# [提供資料]
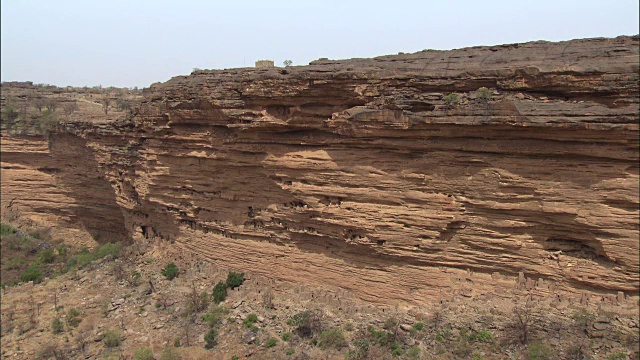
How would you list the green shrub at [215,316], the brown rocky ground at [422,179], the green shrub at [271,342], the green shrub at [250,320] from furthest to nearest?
the green shrub at [215,316] < the green shrub at [250,320] < the green shrub at [271,342] < the brown rocky ground at [422,179]

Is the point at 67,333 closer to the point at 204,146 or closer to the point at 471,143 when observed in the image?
the point at 204,146

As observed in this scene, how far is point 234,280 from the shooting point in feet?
43.3

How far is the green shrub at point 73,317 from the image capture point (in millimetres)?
12820

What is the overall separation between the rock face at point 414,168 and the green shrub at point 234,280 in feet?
1.46

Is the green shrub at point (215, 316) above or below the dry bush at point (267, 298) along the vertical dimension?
below

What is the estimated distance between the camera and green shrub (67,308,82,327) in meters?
12.8

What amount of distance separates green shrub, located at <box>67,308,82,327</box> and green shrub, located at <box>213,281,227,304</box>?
381 centimetres

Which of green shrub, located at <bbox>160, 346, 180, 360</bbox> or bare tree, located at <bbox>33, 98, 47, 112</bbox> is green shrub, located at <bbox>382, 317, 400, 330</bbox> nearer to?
green shrub, located at <bbox>160, 346, 180, 360</bbox>

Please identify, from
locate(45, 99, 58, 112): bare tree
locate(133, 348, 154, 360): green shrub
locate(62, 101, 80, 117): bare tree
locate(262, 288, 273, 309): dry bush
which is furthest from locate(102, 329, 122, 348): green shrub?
locate(45, 99, 58, 112): bare tree

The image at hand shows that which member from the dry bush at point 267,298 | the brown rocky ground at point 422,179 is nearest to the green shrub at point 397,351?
the brown rocky ground at point 422,179

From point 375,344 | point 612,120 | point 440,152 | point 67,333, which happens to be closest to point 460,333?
point 375,344

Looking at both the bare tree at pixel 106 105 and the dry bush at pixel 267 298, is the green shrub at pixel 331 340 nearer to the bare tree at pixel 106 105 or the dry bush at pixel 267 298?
the dry bush at pixel 267 298

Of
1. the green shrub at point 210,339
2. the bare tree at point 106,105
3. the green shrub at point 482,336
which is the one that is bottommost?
the green shrub at point 210,339

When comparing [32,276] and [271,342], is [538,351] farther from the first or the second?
[32,276]
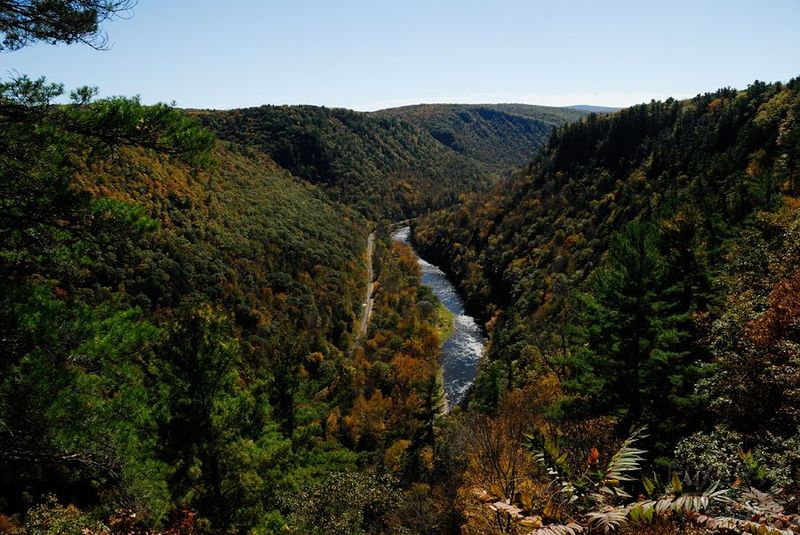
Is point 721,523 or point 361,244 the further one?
point 361,244

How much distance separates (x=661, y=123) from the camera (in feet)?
329

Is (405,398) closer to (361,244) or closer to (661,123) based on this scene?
(361,244)

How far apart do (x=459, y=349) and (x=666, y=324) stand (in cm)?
5871

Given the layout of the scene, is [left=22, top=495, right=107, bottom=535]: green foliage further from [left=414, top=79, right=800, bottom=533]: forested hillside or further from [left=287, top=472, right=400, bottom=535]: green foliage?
[left=414, top=79, right=800, bottom=533]: forested hillside

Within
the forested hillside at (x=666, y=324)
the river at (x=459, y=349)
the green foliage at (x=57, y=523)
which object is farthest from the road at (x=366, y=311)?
the green foliage at (x=57, y=523)

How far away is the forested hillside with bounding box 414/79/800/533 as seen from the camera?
361 inches

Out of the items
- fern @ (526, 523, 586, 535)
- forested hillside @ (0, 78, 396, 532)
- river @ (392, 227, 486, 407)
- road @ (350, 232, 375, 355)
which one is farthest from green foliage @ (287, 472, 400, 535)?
road @ (350, 232, 375, 355)

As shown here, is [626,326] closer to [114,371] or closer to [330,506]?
[330,506]

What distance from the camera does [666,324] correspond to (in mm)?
17891

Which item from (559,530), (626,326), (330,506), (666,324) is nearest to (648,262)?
(666,324)

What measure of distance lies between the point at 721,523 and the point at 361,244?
109 metres

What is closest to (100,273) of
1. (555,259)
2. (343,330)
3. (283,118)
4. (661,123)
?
(343,330)

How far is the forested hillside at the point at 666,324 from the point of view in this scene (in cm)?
917

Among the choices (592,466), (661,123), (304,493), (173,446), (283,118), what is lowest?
(304,493)
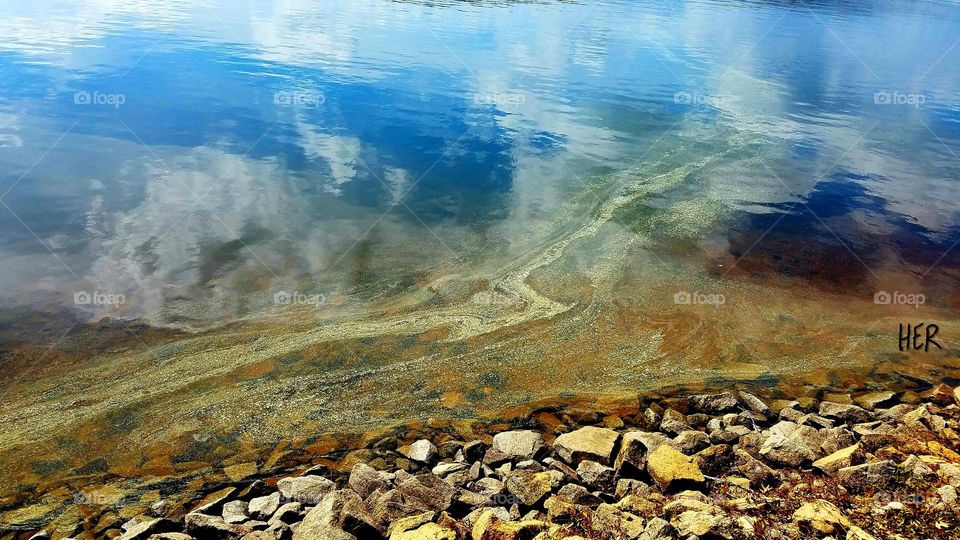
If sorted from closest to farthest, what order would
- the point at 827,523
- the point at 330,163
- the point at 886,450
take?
the point at 827,523 → the point at 886,450 → the point at 330,163

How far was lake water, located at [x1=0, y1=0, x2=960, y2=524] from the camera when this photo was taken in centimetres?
959

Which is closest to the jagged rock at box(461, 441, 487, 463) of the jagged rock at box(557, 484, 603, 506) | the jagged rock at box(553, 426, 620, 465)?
the jagged rock at box(553, 426, 620, 465)

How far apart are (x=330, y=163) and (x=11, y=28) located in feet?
110

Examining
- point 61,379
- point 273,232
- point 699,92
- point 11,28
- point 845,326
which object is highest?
point 11,28

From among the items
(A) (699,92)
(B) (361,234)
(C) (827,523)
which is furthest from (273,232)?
(A) (699,92)

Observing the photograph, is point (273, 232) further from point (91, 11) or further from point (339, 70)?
point (91, 11)

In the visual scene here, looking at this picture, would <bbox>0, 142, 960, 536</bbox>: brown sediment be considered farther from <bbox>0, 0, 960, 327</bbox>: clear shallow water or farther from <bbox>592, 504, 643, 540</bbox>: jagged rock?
<bbox>592, 504, 643, 540</bbox>: jagged rock

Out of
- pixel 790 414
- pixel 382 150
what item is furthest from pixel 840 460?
pixel 382 150

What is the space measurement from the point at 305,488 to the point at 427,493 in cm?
151

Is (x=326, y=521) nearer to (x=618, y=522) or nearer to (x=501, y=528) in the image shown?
(x=501, y=528)

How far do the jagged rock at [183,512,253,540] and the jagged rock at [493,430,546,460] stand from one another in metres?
3.23

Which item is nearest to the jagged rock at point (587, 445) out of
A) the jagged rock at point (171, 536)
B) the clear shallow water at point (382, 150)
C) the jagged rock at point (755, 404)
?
the jagged rock at point (755, 404)

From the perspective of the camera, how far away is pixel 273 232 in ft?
45.7

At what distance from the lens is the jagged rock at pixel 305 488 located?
Result: 6918mm
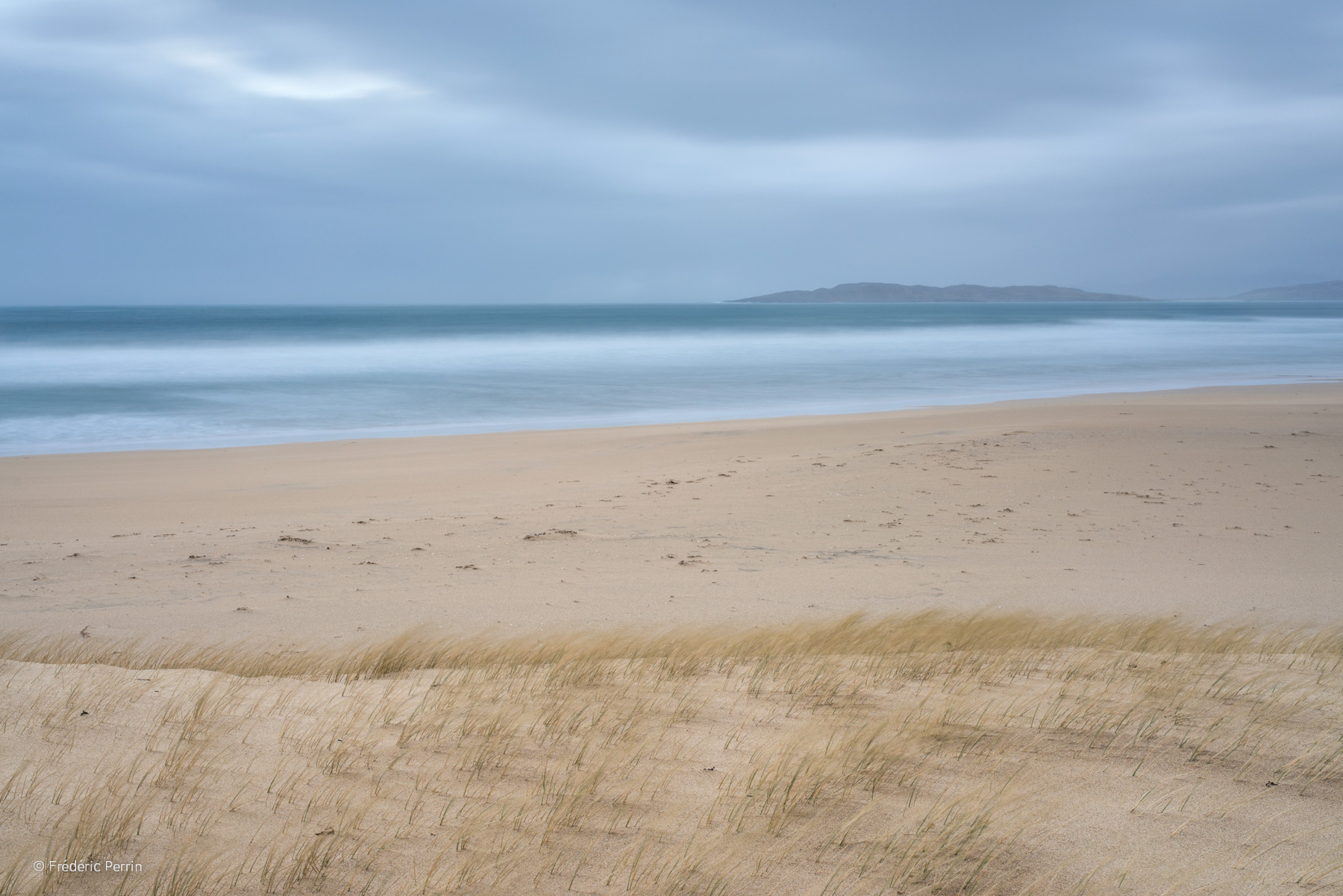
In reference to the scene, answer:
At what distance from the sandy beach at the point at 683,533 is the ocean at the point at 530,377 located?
6607mm

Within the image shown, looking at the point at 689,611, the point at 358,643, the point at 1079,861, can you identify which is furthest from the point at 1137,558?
the point at 358,643

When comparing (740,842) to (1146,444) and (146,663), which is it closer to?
(146,663)

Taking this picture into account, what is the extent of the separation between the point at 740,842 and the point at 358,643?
318 cm

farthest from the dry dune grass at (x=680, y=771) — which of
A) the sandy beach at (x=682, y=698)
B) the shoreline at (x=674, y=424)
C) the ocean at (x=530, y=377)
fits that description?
the ocean at (x=530, y=377)

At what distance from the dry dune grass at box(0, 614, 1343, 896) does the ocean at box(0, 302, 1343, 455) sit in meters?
15.4

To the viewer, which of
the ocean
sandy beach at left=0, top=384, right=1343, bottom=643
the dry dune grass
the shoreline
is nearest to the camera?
the dry dune grass

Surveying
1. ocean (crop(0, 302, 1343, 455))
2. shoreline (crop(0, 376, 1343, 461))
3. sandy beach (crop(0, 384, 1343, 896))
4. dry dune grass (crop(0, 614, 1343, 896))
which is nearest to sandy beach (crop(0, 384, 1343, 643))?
sandy beach (crop(0, 384, 1343, 896))

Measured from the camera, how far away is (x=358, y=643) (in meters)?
5.15

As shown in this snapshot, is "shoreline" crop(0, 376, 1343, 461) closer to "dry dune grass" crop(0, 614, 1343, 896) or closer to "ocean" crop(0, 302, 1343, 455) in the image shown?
"ocean" crop(0, 302, 1343, 455)

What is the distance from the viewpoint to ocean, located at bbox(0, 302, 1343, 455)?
2159 cm

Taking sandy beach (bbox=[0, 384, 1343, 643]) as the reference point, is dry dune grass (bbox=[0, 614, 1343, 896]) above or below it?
above

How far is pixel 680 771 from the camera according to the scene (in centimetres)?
320

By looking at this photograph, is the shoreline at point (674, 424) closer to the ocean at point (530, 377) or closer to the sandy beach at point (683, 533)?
the ocean at point (530, 377)

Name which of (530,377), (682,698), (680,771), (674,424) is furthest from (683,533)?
(530,377)
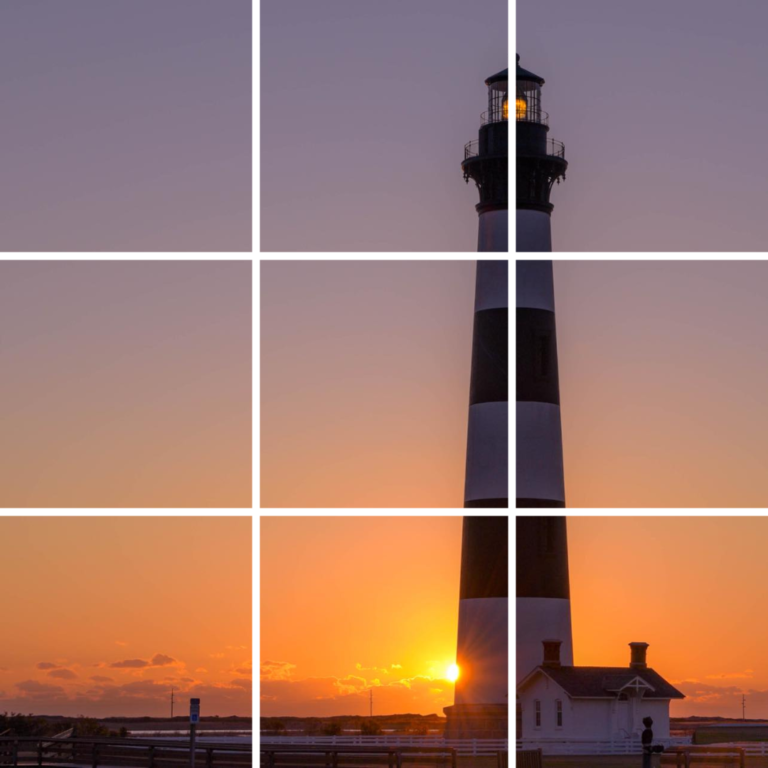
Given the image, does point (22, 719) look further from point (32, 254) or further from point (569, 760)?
point (32, 254)

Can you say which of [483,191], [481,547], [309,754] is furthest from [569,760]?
[483,191]

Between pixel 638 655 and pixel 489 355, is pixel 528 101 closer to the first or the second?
pixel 489 355

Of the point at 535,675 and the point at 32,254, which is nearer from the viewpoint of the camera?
the point at 32,254

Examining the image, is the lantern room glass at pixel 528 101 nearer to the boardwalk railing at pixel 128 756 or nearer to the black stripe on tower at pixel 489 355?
the black stripe on tower at pixel 489 355

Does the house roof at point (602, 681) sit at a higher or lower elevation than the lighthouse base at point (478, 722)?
higher

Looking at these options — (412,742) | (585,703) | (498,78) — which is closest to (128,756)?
(412,742)

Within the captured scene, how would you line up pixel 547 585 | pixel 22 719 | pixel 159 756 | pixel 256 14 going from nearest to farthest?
pixel 256 14
pixel 159 756
pixel 547 585
pixel 22 719

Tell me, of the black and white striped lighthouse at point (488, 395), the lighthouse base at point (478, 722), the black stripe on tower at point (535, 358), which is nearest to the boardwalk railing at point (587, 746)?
the lighthouse base at point (478, 722)

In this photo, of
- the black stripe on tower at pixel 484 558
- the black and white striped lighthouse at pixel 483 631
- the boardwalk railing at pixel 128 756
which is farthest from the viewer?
the black stripe on tower at pixel 484 558
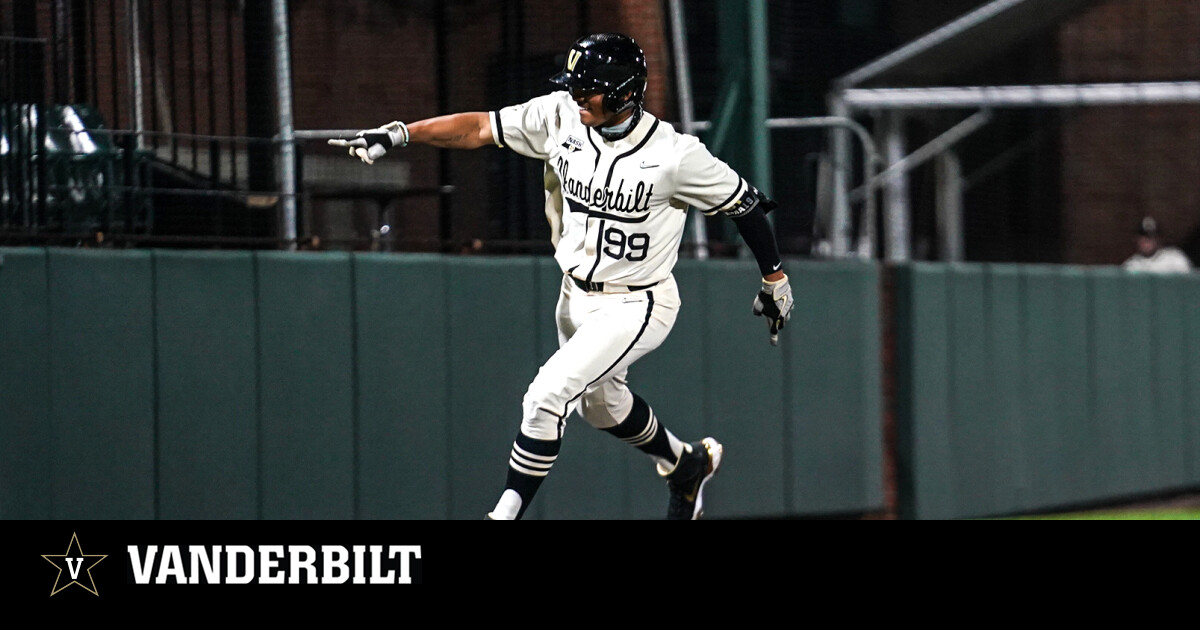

# [指示内容]
「In this photo, of」を含む行から資料の末尾までを、「boardwalk railing」を「wooden fence」に置き換えたうえで再度記してください。ほかの箇所は一切変えず、画像は回答に含めないでください。

# [回答]
In this photo, of
- the black stripe on tower at pixel 484 558
- the black and white striped lighthouse at pixel 483 631
- the wooden fence at pixel 128 756
which is farthest from the viewer?
the black stripe on tower at pixel 484 558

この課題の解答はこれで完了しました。